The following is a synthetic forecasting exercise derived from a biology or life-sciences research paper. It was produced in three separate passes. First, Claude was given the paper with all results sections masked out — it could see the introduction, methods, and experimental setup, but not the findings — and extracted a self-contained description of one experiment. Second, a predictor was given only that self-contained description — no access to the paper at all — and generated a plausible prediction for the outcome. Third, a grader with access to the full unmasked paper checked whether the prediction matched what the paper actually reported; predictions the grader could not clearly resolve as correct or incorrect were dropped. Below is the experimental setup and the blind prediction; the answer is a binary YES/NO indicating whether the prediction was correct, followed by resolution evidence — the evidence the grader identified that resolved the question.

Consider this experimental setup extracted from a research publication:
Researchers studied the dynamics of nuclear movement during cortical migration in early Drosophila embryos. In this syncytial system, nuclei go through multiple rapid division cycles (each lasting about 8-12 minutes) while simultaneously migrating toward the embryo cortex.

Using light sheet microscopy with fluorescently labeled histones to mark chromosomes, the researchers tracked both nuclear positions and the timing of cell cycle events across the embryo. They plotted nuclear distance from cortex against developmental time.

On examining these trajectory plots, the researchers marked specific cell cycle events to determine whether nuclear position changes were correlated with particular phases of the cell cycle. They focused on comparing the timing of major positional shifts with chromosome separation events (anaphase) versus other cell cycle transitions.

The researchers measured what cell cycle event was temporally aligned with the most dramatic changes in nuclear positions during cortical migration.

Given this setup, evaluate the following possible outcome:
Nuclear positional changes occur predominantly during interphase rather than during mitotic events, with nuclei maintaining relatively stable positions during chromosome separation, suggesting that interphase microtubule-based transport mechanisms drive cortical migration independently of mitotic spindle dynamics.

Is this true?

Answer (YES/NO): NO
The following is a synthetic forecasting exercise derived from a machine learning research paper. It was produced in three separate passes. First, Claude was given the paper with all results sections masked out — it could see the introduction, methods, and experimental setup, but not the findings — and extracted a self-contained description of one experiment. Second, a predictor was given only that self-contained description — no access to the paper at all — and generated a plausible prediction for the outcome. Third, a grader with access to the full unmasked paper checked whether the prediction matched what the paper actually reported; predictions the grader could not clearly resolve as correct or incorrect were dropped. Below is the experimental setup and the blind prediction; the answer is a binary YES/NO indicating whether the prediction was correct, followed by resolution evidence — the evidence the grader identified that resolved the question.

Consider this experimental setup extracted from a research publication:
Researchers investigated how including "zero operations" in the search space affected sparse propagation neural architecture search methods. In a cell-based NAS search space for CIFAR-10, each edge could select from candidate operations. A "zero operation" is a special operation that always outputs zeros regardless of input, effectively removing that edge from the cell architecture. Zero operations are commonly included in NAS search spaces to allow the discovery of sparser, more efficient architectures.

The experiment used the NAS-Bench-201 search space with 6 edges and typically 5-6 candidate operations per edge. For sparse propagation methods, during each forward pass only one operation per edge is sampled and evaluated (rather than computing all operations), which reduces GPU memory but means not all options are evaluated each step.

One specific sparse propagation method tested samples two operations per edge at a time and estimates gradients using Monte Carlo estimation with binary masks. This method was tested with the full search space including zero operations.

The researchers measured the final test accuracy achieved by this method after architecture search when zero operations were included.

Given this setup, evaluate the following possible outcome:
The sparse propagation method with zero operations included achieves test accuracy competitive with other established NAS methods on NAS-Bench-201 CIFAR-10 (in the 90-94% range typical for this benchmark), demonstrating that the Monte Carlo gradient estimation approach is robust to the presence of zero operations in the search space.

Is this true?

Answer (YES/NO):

______________________________

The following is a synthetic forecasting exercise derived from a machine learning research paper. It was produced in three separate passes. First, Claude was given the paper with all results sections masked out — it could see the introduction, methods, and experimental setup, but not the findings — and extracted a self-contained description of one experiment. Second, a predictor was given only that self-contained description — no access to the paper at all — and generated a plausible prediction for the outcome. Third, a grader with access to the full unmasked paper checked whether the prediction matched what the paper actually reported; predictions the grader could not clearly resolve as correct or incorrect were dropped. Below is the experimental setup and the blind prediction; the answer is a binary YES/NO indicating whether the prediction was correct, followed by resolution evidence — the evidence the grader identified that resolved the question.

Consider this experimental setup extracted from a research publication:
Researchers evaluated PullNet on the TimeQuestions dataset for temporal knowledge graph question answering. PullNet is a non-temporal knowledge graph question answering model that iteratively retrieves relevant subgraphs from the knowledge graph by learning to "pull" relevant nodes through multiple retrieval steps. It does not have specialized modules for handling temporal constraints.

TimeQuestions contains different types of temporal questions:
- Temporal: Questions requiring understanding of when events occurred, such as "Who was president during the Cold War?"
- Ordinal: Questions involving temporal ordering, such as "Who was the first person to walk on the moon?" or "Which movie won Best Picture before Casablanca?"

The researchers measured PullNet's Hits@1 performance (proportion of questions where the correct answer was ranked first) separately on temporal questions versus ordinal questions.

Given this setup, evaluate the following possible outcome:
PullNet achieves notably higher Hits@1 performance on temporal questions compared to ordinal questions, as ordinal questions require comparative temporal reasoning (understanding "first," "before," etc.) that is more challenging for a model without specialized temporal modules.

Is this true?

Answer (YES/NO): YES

______________________________

• [What you are asked to do]: Lines of the material may hold the string "achieves". Copy each one that does.

• [The completed task]:
The sparse propagation method with zero operations included achieves test accuracy competitive with other established NAS methods on NAS-Bench-201 CIFAR-10 (in the 90-94% range typical for this benchmark), demonstrating that the Monte Carlo gradient estimation approach is robust to the presence of zero operations in the search space.
PullNet achieves notably higher Hits@1 performance on temporal questions compared to ordinal questions, as ordinal questions require comparative temporal reasoning (understanding "first," "before," etc.) that is more challenging for a model without specialized temporal modules.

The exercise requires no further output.